This review contains spoilers.
During this season of Supergirl, Kara Zor-El, the Girl of Steel herself, found herself exposed to red Kryptonite while aiding the National City firefighters in putting out a fire. As the effects of the red Kryptonite began to take hold, Kara became more aggressive, more manipulative, and even more sadistic. Her typical bright, unfailingly optimistic demeanor was warped leaving us forced to watch our hero not only alienate the people she loves, but worse still, revel in the power of tearing them down with her words. It was a dark moment for this character who up to that point had wanted nothing but to help others and inspire hope. The thing that made it the most painful, though, was not just seeing Supergirl betray her ideals, but understanding that – even though she would never dream of saying these things in her right mind – there was an honesty born out of deeply buried pain at the heart of what she was saying.
This week, Agents of S.H.I.E.L.D. attempts to do something similar.

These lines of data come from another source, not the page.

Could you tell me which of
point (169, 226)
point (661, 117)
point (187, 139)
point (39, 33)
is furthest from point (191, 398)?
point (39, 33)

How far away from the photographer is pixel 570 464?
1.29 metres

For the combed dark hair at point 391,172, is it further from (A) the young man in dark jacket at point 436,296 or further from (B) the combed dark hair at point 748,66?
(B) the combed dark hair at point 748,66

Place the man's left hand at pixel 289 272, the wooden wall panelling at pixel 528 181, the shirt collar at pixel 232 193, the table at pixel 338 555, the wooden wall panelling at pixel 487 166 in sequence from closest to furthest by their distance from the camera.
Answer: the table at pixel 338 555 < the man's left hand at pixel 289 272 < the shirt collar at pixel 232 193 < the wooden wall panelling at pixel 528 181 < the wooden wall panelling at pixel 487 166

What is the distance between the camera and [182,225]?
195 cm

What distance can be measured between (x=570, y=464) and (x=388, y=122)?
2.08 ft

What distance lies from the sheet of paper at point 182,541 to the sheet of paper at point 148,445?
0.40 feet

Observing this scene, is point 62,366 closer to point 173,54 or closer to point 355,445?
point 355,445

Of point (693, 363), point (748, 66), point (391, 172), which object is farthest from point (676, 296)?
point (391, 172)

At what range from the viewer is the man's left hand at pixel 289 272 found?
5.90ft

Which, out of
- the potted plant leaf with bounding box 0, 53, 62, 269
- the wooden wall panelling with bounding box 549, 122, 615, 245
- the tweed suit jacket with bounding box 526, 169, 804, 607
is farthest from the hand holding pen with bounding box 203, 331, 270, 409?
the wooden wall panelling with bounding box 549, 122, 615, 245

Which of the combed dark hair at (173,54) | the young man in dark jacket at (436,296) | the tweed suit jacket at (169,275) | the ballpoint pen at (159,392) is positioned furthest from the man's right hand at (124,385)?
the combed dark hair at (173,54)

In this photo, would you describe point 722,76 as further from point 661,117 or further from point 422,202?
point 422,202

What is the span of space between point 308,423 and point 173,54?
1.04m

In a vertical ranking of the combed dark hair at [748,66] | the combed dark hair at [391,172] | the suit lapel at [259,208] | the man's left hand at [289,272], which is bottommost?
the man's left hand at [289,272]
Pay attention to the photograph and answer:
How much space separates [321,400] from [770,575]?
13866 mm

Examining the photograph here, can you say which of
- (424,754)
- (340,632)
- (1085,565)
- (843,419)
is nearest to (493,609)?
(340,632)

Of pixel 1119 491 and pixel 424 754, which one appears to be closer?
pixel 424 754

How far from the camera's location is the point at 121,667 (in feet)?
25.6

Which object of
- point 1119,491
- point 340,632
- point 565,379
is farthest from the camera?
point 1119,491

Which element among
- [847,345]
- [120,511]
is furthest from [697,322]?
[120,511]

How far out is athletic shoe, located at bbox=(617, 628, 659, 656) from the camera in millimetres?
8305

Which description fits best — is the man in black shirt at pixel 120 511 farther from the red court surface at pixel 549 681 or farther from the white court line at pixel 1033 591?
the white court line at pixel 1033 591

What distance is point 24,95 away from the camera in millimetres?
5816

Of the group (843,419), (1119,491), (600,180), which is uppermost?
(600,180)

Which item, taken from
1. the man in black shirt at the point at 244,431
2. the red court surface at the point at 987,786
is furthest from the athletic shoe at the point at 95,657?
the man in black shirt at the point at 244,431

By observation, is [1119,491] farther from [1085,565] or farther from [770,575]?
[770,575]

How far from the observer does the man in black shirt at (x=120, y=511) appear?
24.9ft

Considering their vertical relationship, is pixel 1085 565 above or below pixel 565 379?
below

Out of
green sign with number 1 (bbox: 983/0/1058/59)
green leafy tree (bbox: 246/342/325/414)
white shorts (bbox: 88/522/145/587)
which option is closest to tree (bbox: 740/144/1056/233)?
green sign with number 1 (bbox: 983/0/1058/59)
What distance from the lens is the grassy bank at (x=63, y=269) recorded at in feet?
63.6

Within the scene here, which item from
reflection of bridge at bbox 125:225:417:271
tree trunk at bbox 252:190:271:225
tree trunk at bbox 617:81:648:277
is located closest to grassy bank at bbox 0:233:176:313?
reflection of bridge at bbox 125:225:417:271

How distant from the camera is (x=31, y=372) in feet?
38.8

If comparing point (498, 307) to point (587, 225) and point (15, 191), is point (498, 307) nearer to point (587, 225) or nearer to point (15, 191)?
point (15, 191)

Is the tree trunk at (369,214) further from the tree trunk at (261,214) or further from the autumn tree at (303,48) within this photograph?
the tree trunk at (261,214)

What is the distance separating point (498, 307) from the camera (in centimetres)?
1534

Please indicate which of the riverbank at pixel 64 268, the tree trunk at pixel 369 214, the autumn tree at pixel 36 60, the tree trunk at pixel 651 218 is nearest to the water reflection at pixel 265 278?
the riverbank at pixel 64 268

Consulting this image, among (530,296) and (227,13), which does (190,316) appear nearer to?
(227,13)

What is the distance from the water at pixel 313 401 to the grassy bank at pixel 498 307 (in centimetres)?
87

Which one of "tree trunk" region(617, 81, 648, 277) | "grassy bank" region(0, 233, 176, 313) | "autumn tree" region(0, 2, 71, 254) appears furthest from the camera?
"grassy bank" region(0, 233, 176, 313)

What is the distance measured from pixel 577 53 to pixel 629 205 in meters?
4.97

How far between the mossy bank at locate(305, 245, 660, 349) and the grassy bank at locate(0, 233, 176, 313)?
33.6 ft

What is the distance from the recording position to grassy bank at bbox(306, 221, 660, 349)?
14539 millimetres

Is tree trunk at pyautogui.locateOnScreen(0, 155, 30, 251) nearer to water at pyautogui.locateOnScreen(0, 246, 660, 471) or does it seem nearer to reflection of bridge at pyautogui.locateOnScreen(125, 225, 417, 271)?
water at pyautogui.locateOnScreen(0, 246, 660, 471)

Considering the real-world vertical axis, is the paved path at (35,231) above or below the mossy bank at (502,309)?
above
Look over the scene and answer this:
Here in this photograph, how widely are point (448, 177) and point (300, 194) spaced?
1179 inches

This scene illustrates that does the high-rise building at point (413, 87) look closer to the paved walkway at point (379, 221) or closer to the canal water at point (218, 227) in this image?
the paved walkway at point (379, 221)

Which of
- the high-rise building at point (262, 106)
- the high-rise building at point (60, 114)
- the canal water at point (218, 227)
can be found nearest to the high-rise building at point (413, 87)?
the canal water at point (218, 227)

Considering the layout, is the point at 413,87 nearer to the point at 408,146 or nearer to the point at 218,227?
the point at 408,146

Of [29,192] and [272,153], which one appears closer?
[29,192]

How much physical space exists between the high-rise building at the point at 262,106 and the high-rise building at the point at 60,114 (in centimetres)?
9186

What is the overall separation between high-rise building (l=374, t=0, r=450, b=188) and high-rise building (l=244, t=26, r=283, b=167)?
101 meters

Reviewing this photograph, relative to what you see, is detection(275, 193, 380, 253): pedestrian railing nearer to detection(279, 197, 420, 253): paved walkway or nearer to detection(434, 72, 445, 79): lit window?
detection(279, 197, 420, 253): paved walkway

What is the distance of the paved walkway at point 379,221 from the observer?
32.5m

During the climax of the episode, Mack disobeys orders to confront Daisy – still a thrall to Hive – and attempts to connect with whatever part of her might be fighting against the influence of her Inhuman captor. But Daisy is not receptive. She not only refuses to join Mack, but she lashes out against him, saying that the familial dynamic of the team was a sham, that Bobby and Hunter left because they never cared for their fellow agents of S.H.I.E.L.D., that Coulson manipulated them all to further his own agenda. The only problem with this is that I don’t believe Daisy actually believes any of this.
When Kara lashed out at her sister, her words pierced like knives because we as an audience were made to understand the emotional truth behind these verbal attacks. As much as we had been shown the deep, earnest, honest love Kara and Alex share, we had also been shown how seeds of bitterness had been sown over time – how some part of Alex resented the way Kara fell out of the sky and into her life, in the process making her feel inferior to her newly adopted sister with godlike powers; how Kara recognized this jealousy, and was made to hide her powers from the world and how Alex in particular tried to warn her against ‘coming out’ as Supergirl. Even though Kara was not in her right mind, there was an ugly, painful truth to everything she said. With Daisy, though, having followed her on her journey with S.H.I.E.L.D. for three years now, we know that what she’s saying is false. Even if the emotions didn’t land, there was a big teary-eyed farewell for Bobby and Hunter, we’ve seen the genuine compassion Coulson has for Daisy, and what’s more, we know that Daisy has seen it to. When she says these things to Mack, they don’t hurt in the same way Kara’s attacks do, because unlike Kara’s grievances, none of these are true.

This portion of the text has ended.